Mitigating the Risks of Local Currency Depreciation against US Dollars for Petroleum Importing Companiesin Myanmar

Submitted by

Dr. Myint Myat Maung Maung

ID: 1501116013039

UMFCCI Batch-6

Introduction

  1. Background of Petroleum
  2. Current Situation
  3. Statement of problem
  4. Objectives of the study
  5. Significance of the study
  6. Expected benefits of the study

Introduction

  1. Background of Petroleum

        Especially with the western countries, Myanmar has a history of not having good relations regarding business. The US did not import anything from Myanmar. Sanctions on Myanmar, restricting the import of particular products are imposed by Australia and the European Union. Myanmar’s exports fell drastically during 2008-09, the time of global economic crisis. However, Myanmar shares healthy trade relations with its neighboring countries, including Thailand, India and China. Myanmar is also a member of the ASEAN, WTO and BIMSTEC. One of the main hindrances to international trade is the poor infrastructure of Myanmar.

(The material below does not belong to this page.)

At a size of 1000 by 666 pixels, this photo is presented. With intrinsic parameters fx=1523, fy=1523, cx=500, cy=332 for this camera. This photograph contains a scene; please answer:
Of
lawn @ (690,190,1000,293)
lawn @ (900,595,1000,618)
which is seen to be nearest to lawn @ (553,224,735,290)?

Burma has a wealth of priceless land containing precious stones and gems especially jade stones. The main route of trade is across the Thai border which is also being used to export many illegal drugs, stones and gems through the Ayeyarwaddy River. However, due to the infamous working conditions in the mines, international companies refuse to import these stones. Myanmar has a large trade deficit that has also crippled its economic growth. Trade deficit is due to large import quantities as opposed to exports. Petroleum is one of the major importing commodities of the country. In 2007, the country imported 18,250 bbl/day and exported only 2,200 bbl/day of oil. The total overall imports rose to $3.555 billion in 2009, from $3.388 billion in 2008 (excluding the import of smuggled products). The total overall exports fell to $6.504 billion in 2009, from $6.677 billion in 2008 (excluding export of smuggled products). (Economy Watch Content, March 17, 2010)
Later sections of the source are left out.